Durante a sua curta campanha, anunciada na televisão na noite de ano novo, Zelensky deixou que a persona ficcional definisse a sua imagem, diz o estudo, notando que mesmo nesses meses o ator não abandonou os projetos da sua produtora. E os últimos episódios da série foram transmitidos dias antes das eleições. Houve, deste modo, “uma sobreposição” da presidência ficcional com a real, dizem os investigadores.

A isto soma-se uma campanha em que se apresenta como um outsider que “não faz discursos, evita entrevistas com jornalistas e, até ao último dia da campanha, não participa em nenhum debate”. Citando o Fundo de Iniciativas Democráticas, revela-se que 80% do apoio a Zelensky proveio dos votantes com menos de 30 anos, ao que não terá sido alheio o facto de quase toda a sua campanha ter sido virtual, através das redes sociais — algo de que os políticos ucranianos nunca se tinham servido antes.

Os autores do estudo baseiam-se nas teorias de Mulligan e Habel sobre o “enquadramento ficcional” e o modo como os filmes influenciam as opiniões políticas e partidárias, referindo que “examinar comédias é importante porque aquilo de que nos rimos afeta o que pensamos sobre os políticos”.

Na série, a personagem de Holoborodko, o novo e inaudito presidente, contrata um grupo de amigos, como ele, recém-chegados à política.
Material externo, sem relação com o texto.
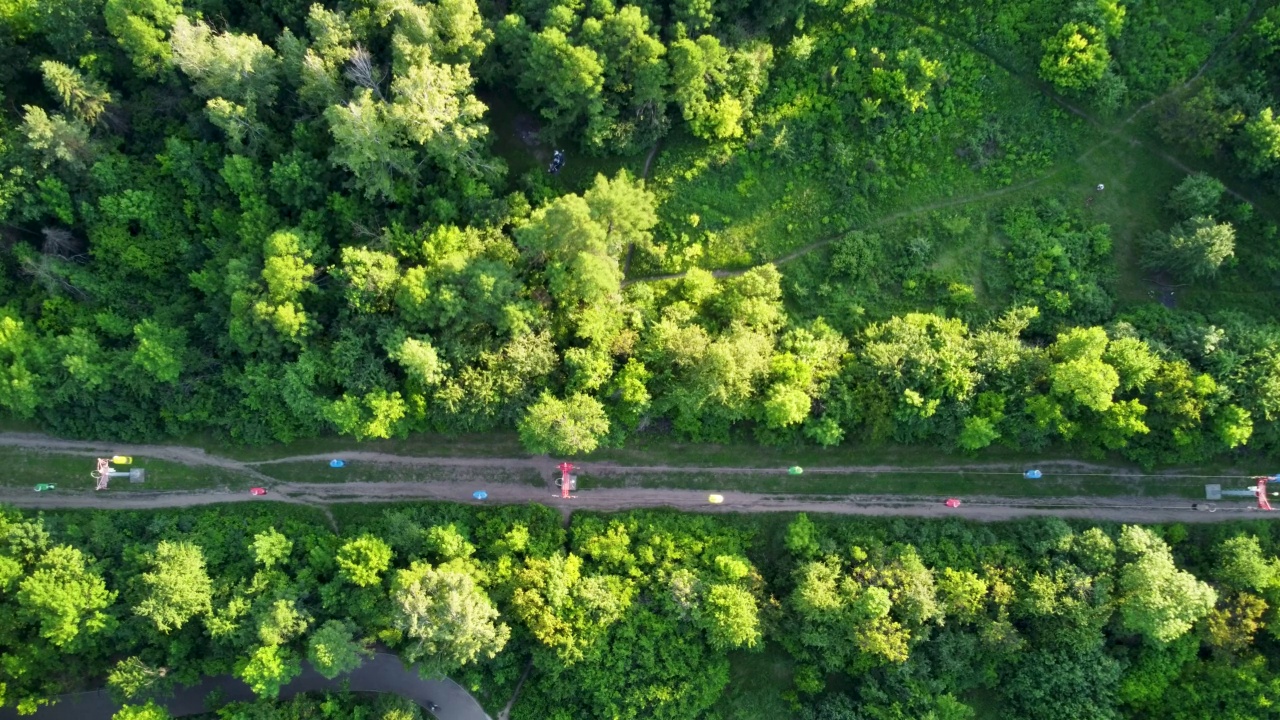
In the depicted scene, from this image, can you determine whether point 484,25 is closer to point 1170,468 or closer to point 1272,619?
point 1170,468

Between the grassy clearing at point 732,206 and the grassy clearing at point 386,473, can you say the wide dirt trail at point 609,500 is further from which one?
the grassy clearing at point 732,206

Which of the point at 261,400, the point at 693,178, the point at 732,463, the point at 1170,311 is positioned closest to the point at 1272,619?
the point at 1170,311

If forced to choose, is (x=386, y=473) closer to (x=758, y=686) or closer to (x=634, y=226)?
(x=634, y=226)

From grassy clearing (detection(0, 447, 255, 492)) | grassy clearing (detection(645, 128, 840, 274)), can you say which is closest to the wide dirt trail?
grassy clearing (detection(0, 447, 255, 492))

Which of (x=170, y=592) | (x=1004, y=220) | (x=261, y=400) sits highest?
(x=1004, y=220)

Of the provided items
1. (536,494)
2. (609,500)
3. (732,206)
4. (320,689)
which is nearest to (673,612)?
(609,500)

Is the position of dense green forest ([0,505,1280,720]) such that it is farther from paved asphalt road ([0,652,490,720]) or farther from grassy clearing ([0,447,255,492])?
grassy clearing ([0,447,255,492])
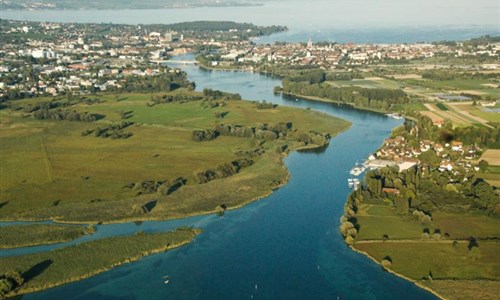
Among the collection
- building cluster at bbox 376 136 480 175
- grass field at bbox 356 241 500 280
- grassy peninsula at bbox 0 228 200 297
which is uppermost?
building cluster at bbox 376 136 480 175

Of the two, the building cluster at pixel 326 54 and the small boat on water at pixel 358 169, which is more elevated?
the building cluster at pixel 326 54

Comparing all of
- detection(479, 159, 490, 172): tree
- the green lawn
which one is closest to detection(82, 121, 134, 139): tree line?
the green lawn

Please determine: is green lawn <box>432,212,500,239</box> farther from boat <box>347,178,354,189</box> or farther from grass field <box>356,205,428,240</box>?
boat <box>347,178,354,189</box>

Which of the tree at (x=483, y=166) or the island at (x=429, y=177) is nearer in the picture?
the island at (x=429, y=177)

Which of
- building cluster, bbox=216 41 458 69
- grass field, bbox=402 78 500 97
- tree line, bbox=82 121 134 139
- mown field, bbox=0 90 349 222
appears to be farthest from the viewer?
building cluster, bbox=216 41 458 69

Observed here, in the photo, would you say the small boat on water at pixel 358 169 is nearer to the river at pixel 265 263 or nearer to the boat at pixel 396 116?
the river at pixel 265 263

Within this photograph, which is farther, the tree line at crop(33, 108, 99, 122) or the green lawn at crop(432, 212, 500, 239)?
the tree line at crop(33, 108, 99, 122)

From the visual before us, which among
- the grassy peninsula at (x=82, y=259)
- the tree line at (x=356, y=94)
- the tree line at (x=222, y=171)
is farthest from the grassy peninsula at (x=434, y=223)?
the tree line at (x=356, y=94)

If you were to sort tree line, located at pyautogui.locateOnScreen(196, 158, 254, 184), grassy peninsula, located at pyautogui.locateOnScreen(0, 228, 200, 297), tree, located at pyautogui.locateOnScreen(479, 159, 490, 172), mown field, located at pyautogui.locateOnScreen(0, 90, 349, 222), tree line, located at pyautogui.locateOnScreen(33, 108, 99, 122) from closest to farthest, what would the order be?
1. grassy peninsula, located at pyautogui.locateOnScreen(0, 228, 200, 297)
2. mown field, located at pyautogui.locateOnScreen(0, 90, 349, 222)
3. tree line, located at pyautogui.locateOnScreen(196, 158, 254, 184)
4. tree, located at pyautogui.locateOnScreen(479, 159, 490, 172)
5. tree line, located at pyautogui.locateOnScreen(33, 108, 99, 122)
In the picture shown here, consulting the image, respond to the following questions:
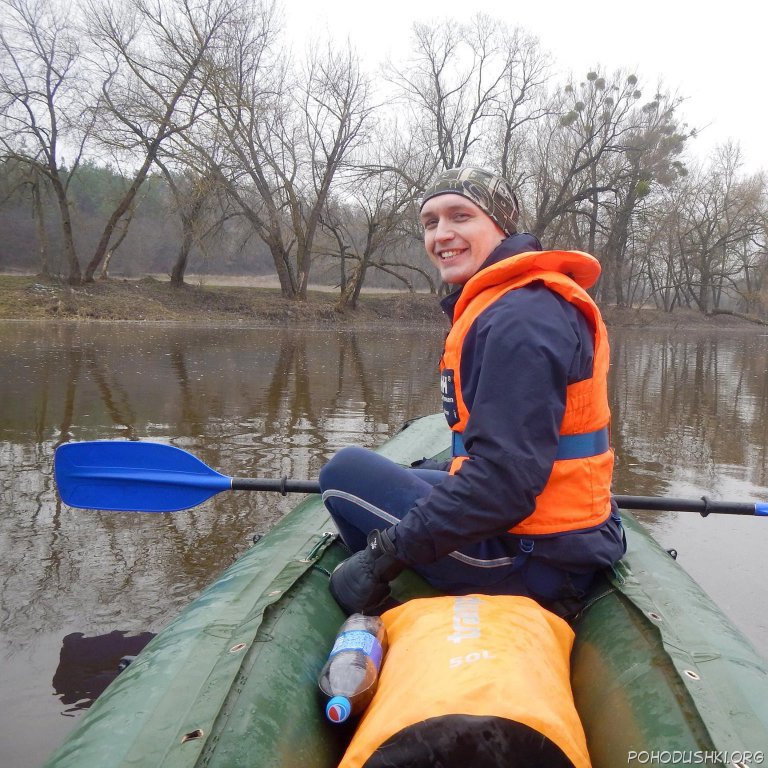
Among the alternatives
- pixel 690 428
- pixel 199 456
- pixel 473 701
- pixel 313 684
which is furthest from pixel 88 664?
pixel 690 428

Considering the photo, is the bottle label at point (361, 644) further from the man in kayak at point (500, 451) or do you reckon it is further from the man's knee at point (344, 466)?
the man's knee at point (344, 466)

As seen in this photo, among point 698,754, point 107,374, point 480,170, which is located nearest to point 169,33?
point 107,374

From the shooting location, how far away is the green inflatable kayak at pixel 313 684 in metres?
1.28

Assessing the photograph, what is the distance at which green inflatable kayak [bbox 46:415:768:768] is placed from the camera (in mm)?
1275

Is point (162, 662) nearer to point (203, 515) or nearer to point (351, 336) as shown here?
point (203, 515)

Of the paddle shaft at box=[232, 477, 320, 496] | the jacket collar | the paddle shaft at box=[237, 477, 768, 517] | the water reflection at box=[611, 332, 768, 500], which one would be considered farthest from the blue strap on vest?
the water reflection at box=[611, 332, 768, 500]

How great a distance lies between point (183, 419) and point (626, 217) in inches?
1002

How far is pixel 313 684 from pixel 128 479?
1.87 m

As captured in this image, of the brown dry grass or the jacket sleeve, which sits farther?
the brown dry grass

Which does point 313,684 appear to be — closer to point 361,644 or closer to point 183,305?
point 361,644

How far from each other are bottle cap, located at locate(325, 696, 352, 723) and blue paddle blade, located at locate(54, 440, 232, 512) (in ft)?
5.93

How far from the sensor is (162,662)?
1.55m

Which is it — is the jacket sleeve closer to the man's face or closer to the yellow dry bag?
the yellow dry bag

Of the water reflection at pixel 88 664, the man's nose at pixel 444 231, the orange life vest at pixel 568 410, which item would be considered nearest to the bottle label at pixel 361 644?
the orange life vest at pixel 568 410
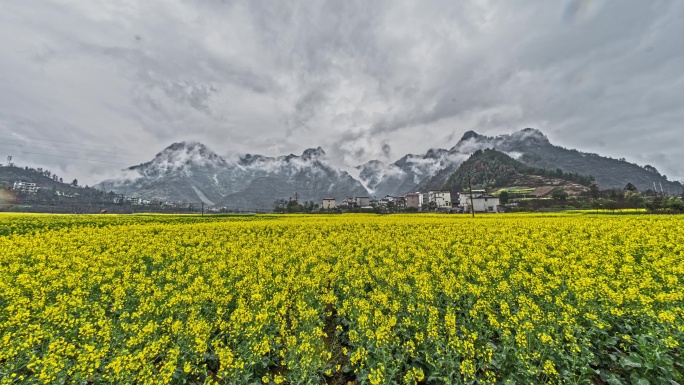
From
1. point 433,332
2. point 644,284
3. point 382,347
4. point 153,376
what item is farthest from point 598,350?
point 153,376

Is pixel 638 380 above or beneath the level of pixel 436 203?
beneath

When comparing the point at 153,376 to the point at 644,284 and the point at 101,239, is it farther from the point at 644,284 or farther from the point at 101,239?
the point at 101,239

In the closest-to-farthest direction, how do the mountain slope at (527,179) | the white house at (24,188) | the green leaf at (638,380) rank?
the green leaf at (638,380), the white house at (24,188), the mountain slope at (527,179)

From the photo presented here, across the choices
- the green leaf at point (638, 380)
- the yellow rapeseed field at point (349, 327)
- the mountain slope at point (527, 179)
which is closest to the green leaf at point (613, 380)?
the yellow rapeseed field at point (349, 327)

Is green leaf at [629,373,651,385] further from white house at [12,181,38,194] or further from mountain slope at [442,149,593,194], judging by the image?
white house at [12,181,38,194]

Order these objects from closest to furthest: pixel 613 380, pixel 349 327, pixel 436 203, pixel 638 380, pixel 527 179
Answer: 1. pixel 638 380
2. pixel 613 380
3. pixel 349 327
4. pixel 436 203
5. pixel 527 179

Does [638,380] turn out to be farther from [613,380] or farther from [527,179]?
[527,179]

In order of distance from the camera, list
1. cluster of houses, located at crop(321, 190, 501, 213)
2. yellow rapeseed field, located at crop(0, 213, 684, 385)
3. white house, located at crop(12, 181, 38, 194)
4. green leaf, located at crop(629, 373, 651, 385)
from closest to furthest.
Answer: green leaf, located at crop(629, 373, 651, 385) < yellow rapeseed field, located at crop(0, 213, 684, 385) < cluster of houses, located at crop(321, 190, 501, 213) < white house, located at crop(12, 181, 38, 194)

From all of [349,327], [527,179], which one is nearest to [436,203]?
[527,179]

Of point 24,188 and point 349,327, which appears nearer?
point 349,327

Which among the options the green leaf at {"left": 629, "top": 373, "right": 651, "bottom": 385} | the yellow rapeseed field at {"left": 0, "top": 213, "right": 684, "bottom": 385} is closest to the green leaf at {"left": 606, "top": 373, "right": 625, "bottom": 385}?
the yellow rapeseed field at {"left": 0, "top": 213, "right": 684, "bottom": 385}

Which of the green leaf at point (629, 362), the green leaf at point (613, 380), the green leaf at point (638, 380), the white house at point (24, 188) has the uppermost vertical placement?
the white house at point (24, 188)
O seu staff passa por situações hilariantes enquanto lida com a corrupção e com os burocratas do sistema ucraniano. “Embora o guião da série seja ficcional, as suas questões assemelham-se à realidade ucraniana, na qual os oligarcas controlam os legisladores, os políticos são corruptos, e os interesses internacionais pressionam o governo a produzir reformas”, escrevem os autores, que examinaram as 227 cenas dos 23 episódios da primeira temporada da série, por meio de análise tanto qualitativa como quantitativa.

Zelensky na sua intervenção no Parlamento italiano, por videoconferência
ALESSANDRO DI MEO

Esta análise concentra-se em aspetos específicos, como o número de vezes que Holoborodko se apresenta como ‘chefe do executivo’, ‘candidato político’ e ‘cidadão privado’, concluindo que o primeiro é predominante em 80% das cenas. “No 5.º episódio, quando se reúne com os membros eleitos do parlamento, ele lembra-lhes que são servos do povo e, como tal, não deveriam ter estilos de vida mais luxuosos do que as pessoas que servem. Ele diz: ‘Onde está escrito que os servos tenham de viver melhor que os seus amos? Em vez de servir o povo, vocês são os lacaios dos oligarcas'”, exemplifica o estudo.
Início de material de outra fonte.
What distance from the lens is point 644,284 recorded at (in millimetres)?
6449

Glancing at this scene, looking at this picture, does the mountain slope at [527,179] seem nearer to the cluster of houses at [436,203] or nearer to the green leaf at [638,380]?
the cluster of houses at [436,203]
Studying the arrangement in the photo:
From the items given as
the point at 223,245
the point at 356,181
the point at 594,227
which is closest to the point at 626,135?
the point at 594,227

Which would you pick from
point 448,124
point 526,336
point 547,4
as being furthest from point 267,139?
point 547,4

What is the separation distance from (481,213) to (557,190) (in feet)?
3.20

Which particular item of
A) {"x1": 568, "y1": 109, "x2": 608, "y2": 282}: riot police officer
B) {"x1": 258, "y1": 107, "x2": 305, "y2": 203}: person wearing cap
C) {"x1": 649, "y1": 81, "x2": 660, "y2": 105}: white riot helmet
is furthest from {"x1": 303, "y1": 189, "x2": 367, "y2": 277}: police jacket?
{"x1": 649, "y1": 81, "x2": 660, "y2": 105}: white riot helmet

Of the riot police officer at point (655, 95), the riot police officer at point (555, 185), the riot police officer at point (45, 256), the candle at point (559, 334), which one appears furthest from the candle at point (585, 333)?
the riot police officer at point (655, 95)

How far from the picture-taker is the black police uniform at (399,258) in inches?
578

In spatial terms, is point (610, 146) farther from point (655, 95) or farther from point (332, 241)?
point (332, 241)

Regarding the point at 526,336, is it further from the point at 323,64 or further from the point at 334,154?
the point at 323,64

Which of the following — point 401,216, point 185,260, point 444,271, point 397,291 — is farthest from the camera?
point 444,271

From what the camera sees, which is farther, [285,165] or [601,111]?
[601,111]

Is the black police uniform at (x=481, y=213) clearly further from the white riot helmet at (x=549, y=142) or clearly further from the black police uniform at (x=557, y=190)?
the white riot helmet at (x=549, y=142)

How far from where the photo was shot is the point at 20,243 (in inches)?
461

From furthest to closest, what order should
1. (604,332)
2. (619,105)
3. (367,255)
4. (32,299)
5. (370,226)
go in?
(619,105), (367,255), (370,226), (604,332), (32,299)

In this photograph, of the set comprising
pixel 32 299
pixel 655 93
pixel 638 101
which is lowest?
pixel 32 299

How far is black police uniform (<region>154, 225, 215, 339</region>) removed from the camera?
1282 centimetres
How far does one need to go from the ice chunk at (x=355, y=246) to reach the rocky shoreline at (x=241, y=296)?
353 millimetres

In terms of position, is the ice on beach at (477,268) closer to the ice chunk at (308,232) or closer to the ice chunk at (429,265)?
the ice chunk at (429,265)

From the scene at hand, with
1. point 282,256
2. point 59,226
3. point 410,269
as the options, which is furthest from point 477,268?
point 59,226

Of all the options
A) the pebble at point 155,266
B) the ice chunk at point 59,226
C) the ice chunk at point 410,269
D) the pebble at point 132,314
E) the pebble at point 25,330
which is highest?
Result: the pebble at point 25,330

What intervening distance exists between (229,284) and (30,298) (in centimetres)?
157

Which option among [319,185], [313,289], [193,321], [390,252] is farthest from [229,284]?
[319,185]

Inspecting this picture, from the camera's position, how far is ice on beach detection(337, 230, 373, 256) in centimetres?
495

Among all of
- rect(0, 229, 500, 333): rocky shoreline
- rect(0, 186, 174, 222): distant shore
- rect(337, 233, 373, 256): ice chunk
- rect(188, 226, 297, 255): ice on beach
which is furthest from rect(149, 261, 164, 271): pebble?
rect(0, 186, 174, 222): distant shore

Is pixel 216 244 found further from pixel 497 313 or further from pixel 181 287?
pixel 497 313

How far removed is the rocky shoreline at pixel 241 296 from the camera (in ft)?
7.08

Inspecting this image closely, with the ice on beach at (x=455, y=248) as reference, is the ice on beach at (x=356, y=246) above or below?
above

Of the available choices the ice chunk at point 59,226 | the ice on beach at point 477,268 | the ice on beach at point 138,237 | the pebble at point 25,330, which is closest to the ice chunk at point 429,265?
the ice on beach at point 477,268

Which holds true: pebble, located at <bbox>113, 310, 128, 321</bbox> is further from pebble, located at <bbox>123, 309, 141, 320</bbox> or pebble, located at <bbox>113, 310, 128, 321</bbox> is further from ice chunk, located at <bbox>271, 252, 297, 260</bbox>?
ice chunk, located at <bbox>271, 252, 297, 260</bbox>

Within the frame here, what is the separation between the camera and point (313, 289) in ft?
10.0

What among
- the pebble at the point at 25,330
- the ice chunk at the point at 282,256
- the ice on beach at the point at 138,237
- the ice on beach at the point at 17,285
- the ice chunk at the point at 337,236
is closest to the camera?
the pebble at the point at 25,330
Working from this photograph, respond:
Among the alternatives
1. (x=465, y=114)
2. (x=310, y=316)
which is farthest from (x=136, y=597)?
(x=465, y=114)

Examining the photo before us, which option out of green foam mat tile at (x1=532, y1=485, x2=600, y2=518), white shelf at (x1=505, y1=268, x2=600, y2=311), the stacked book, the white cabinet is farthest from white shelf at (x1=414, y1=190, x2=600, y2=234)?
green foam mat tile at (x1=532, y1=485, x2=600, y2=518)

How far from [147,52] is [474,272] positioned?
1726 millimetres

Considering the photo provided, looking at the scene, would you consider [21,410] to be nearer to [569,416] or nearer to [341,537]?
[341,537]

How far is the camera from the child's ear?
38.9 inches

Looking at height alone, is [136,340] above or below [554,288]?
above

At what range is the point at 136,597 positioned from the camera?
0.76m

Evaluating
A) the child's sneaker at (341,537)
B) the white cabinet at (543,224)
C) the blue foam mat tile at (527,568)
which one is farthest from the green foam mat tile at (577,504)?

Da mesma forma, na série, “desde os primeiros dias no cargo Holoborodko mostra um nível sem precedentes de honestidade e determinação em mudar o status quo”. “Ele recusa viver no palácio presidencial, andar de limusine e ter segurança pessoal. No 4º episódio, diz: ‘Por que razão devemos trabalhar duramente para sustentar os gestores nos seus infindáveis palácios, carros, criados e seguranças?’”, lê-se na publicação. Esta debruça-se também sobre a frequência com que, na série de televisão, a personagem aborda “mudanças que afetam o cidadão comum” — como obras nas estradas, o pagamento de dívidas aos funcionários do Estado ou a descida dos impostos.
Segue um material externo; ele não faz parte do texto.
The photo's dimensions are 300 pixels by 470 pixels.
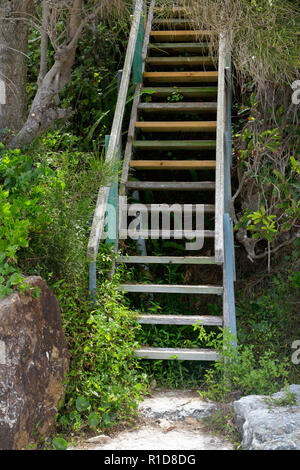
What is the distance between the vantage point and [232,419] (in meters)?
4.32

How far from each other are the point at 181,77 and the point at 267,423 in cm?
449

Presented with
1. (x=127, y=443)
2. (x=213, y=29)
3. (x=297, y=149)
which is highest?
(x=213, y=29)

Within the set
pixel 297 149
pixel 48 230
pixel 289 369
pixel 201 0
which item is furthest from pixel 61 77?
pixel 289 369

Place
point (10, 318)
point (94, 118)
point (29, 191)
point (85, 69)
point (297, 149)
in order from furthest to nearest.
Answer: point (85, 69), point (94, 118), point (297, 149), point (29, 191), point (10, 318)

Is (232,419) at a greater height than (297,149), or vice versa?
(297,149)

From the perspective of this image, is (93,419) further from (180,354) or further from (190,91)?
(190,91)

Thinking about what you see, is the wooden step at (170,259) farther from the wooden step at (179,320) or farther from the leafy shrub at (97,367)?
the leafy shrub at (97,367)

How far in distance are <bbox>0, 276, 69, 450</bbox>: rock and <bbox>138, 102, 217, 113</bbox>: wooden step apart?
10.8 ft

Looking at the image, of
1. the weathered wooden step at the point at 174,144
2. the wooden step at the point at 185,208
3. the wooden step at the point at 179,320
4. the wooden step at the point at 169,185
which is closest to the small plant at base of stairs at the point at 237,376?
the wooden step at the point at 179,320

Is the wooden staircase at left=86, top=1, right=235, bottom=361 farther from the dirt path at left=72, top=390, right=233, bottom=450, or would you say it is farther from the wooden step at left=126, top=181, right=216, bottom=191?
the dirt path at left=72, top=390, right=233, bottom=450

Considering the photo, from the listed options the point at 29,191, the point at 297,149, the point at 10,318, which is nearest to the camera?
the point at 10,318

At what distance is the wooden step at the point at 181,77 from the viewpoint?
23.4ft
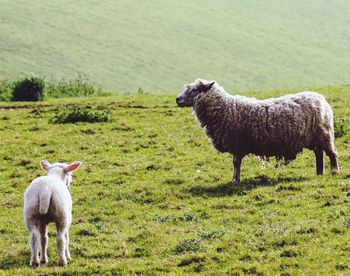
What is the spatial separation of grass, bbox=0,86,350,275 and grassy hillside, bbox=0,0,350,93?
28.0 m

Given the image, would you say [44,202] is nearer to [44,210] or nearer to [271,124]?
[44,210]

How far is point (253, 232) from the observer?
41.1ft

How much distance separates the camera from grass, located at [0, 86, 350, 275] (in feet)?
36.9

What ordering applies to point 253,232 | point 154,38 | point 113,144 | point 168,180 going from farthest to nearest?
point 154,38
point 113,144
point 168,180
point 253,232

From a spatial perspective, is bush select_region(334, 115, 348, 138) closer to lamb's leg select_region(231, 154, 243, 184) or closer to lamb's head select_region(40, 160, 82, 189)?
lamb's leg select_region(231, 154, 243, 184)

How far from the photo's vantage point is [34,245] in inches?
435

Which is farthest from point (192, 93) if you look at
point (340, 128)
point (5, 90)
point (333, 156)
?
point (5, 90)

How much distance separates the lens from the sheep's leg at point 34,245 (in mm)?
10922

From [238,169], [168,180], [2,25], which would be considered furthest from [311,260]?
[2,25]

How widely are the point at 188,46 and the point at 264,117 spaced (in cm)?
4707

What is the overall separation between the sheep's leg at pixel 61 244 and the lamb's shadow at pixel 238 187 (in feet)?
17.1

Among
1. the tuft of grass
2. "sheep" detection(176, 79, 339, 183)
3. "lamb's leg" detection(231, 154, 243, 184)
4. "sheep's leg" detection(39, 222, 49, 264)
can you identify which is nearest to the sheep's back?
"sheep" detection(176, 79, 339, 183)

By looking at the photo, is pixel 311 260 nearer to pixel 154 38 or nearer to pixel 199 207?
pixel 199 207

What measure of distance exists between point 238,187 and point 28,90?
70.8ft
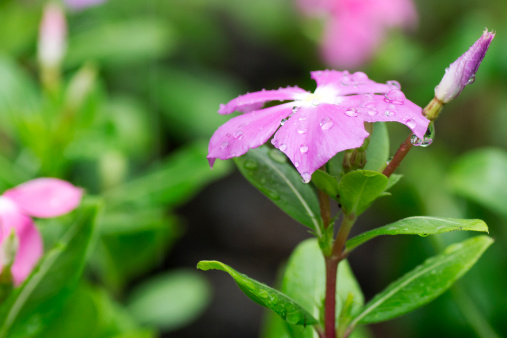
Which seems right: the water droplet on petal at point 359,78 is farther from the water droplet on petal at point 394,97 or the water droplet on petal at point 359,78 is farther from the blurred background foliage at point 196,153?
the blurred background foliage at point 196,153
“A personagem de Holoborodko relaciona-se facilmente com o público”, confirmam os investigadores, “por falar contra muitas práticas com as quais os ucranianos estão frustrados: a corrupção, o estilo de vida extravagante das elites políticas e a indiferença insensível face aos problemas do ucraniano comum. Holoborodko é mostrado a viver como muitos ucranianos mesmo depois de se tornar Presidente, morando com a família num apartamento minúsculo, usando os transportes públicos, fazendo refeições simples e por vezes passando por dificuldades financeiras”. Por fazer está um outro estudo que “meça a influência do retrato de Holoborodko nas audiências, comparando-a com a perceção destas” sobre o real Zelensky. Mas os investigadores fizeram esta análise em 2021, quando as sondagens indicavam que o Presidente ucraniano teria diminuído as intenções de voto de 70% para 20% — e o fim da guerra era ainda uma das promessas eleitorais por cumprir, não a realidade estridente e crua a que hoje assistimos.